Chinese Team Open-Sources AudioX-Turbo: Outputs Audio in 0.24 Seconds with 4-Step Inference
2026-06-16 10:03
Favorite

en.Wedoany.com Reported - AudioX-Turbo, a high-speed audio large model, has been released, generating 10 seconds of audio in 0.24 seconds with 4-step inference. Developed by Noiz AI in collaboration with the Hong Kong University of Science and Technology and Tsinghua University, the model supports multimodal inputs including text, video, and images. By employing Distribution Matching Distillation and Adversarial Distillation, it compresses the traditional diffusion model's 50 to 200-step generation process into just 4 steps, reducing the number of model forward passes by approximately 25 times.
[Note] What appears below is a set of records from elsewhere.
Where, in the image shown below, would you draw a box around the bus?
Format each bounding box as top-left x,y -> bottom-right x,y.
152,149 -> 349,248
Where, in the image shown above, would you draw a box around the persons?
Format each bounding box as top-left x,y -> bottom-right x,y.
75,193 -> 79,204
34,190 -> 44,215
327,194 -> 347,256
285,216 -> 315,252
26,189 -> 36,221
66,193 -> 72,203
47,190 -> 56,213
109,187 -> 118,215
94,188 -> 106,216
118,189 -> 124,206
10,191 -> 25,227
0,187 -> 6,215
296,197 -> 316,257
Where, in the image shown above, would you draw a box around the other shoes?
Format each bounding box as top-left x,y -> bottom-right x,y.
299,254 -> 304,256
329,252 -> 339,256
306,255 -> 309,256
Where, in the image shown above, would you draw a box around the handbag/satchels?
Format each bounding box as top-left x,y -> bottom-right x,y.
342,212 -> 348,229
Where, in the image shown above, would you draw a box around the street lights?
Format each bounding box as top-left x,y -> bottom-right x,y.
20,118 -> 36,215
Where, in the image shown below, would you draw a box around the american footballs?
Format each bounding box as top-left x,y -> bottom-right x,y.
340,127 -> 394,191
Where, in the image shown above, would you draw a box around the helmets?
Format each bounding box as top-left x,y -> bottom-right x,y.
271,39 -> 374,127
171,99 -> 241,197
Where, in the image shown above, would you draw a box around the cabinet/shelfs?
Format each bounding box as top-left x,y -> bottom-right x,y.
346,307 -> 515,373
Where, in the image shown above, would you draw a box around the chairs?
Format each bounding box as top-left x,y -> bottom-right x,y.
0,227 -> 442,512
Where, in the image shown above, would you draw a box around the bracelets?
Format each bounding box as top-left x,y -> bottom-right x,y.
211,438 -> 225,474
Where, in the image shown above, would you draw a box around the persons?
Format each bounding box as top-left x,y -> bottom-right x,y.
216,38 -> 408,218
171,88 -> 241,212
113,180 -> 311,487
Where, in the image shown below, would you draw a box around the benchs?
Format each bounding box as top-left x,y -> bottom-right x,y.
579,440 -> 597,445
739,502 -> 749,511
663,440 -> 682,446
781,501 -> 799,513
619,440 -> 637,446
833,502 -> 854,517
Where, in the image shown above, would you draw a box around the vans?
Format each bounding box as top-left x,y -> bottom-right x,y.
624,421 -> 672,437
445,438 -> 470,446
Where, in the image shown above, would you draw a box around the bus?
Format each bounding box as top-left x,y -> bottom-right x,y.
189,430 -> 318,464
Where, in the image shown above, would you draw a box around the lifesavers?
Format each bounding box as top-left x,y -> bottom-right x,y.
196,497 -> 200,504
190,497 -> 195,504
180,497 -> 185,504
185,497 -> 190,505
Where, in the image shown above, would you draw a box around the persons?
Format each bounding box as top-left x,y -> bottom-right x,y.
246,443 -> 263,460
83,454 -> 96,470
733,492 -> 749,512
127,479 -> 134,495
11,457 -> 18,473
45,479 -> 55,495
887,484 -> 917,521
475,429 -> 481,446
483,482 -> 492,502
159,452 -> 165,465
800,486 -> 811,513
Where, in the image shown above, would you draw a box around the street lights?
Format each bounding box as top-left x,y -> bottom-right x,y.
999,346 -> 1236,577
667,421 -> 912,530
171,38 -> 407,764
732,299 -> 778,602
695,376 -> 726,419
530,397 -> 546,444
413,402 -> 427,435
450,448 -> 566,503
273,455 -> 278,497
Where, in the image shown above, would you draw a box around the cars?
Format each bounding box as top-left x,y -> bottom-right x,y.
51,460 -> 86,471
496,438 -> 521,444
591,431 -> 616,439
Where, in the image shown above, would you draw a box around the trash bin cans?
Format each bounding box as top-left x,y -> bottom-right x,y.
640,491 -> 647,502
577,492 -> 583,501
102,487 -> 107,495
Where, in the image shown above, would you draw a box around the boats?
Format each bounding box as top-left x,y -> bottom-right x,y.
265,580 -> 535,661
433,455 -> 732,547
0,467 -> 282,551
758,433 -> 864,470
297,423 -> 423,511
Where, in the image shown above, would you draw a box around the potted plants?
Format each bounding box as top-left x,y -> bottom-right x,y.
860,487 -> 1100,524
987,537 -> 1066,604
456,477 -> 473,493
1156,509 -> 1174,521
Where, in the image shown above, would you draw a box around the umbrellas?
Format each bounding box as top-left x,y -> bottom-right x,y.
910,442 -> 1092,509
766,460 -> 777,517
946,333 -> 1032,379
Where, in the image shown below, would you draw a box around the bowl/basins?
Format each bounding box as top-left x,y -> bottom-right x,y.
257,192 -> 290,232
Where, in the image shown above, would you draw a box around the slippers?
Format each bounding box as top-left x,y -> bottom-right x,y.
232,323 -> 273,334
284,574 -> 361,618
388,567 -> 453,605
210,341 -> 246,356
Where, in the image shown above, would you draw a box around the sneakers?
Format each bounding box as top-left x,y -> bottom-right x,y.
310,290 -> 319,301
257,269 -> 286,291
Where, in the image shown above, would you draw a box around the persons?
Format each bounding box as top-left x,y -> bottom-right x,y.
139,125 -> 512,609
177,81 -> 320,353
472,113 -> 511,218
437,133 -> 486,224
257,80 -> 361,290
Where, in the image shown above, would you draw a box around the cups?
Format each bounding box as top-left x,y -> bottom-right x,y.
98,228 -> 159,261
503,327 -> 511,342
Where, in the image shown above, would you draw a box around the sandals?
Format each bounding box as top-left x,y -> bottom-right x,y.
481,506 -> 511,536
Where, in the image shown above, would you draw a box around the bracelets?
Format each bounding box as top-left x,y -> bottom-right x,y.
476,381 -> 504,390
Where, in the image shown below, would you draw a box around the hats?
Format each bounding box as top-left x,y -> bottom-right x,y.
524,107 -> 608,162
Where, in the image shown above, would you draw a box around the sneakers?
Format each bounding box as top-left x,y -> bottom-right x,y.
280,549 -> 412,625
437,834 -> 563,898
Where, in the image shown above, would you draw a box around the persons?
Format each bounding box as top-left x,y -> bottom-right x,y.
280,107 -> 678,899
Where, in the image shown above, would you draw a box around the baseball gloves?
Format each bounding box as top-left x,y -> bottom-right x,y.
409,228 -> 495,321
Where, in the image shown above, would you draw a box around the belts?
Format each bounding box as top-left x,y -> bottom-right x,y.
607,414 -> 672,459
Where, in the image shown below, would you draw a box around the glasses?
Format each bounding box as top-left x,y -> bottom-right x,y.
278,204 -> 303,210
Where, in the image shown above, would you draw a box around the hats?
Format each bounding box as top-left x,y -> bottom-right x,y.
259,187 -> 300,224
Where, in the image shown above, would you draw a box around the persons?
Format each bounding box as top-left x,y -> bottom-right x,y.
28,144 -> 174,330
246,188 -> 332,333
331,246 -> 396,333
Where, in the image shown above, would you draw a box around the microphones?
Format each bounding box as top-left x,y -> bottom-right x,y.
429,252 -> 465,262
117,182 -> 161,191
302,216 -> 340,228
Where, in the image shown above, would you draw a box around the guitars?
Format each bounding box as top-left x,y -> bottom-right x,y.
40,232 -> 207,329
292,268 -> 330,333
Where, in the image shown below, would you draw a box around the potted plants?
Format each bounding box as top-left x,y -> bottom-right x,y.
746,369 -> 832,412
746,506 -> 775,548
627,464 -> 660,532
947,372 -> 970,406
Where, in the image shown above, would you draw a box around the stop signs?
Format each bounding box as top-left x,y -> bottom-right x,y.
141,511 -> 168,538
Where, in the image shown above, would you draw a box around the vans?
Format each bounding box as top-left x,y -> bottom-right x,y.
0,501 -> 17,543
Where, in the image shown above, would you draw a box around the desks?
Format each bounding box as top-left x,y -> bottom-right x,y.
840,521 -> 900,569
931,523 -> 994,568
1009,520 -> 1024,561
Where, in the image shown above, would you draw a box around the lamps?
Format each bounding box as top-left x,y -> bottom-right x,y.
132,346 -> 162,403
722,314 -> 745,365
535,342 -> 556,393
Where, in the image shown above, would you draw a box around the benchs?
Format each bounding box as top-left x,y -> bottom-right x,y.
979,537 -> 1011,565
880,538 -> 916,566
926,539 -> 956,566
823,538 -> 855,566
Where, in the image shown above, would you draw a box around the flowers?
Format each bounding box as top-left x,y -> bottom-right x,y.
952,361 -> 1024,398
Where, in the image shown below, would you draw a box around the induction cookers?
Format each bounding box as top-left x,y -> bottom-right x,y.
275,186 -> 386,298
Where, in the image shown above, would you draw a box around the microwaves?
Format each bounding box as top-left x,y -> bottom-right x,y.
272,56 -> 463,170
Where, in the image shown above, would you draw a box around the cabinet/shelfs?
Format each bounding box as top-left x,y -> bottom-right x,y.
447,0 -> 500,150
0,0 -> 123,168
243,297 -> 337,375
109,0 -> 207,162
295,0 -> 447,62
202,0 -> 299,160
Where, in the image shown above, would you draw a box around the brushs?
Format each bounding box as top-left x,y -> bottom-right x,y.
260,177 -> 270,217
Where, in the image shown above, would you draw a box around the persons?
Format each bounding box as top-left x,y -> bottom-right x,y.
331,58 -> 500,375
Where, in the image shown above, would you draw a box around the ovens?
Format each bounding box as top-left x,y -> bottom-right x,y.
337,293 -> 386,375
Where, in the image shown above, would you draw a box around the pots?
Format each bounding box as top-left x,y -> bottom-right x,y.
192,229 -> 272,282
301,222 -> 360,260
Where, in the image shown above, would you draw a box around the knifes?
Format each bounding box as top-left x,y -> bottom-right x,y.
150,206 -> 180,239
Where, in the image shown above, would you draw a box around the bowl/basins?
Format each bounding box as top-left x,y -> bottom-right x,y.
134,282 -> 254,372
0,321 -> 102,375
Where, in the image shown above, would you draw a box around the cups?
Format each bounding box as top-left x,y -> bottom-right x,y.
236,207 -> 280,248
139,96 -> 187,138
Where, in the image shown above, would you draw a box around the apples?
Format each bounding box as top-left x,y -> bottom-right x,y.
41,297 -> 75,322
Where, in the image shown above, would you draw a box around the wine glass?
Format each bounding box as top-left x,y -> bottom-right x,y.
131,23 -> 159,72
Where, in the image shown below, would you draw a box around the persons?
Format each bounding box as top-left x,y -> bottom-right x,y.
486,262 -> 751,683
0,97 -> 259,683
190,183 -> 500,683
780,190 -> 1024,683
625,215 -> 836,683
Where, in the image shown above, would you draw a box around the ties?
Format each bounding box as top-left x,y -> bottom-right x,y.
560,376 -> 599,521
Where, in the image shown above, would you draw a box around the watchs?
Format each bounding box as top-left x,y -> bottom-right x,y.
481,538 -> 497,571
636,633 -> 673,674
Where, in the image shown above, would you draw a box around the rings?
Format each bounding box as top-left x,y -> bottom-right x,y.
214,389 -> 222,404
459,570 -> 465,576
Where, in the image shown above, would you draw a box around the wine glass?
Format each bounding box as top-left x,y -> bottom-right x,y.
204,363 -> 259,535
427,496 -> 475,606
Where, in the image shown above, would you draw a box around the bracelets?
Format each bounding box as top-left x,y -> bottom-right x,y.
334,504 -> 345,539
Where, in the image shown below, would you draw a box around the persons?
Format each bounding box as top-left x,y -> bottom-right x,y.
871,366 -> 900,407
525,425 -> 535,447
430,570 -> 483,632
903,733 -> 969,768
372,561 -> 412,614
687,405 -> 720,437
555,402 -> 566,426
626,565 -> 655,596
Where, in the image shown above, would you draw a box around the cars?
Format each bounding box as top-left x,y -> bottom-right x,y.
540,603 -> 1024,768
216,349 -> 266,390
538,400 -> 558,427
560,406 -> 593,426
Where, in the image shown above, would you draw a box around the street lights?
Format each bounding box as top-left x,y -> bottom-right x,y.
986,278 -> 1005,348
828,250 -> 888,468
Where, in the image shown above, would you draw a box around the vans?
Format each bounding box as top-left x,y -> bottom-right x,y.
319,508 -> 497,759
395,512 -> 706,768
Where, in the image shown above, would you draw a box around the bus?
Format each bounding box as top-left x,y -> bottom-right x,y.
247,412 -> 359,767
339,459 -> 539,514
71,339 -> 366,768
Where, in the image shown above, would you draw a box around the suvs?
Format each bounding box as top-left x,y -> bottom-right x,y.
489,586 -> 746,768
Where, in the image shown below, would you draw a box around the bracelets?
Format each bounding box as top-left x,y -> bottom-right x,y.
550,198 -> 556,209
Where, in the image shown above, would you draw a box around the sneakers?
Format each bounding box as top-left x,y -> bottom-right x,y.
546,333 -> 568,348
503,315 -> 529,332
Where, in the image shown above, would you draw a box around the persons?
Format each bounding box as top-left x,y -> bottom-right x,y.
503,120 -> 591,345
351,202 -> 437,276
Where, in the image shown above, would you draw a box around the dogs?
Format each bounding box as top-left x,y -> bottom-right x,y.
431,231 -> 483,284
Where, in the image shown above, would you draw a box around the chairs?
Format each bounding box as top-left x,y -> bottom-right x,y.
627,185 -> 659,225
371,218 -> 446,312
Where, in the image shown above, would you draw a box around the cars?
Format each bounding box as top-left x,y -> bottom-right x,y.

On a single RTX 4090 GPU, generating 10 seconds of audio takes only 0.24 seconds, with a real-time factor of just 0.02, opening up possibilities for real-time audio interaction.

Existing mainstream audio models such as MMAudio and Stable Audio Open rely on diffusion or flow matching techniques, typically requiring tens to hundreds of iterations. AudioX-Turbo uses a native multimodal fusion Multimodal Diffusion Transformer (MMDiT) as its backbone, combined with an MAF module, and was trained from scratch with 2.7 billion parameters. Within the flow matching framework, the research team introduced Distribution Matching Distillation (DMD) and Adversarial Distillation to compress the model to 4 steps, while also removing additional NFE overhead through CFG distillation. Thanks to the diffusion discriminator, the student model surpasses the 100-step teacher model in some performance metrics.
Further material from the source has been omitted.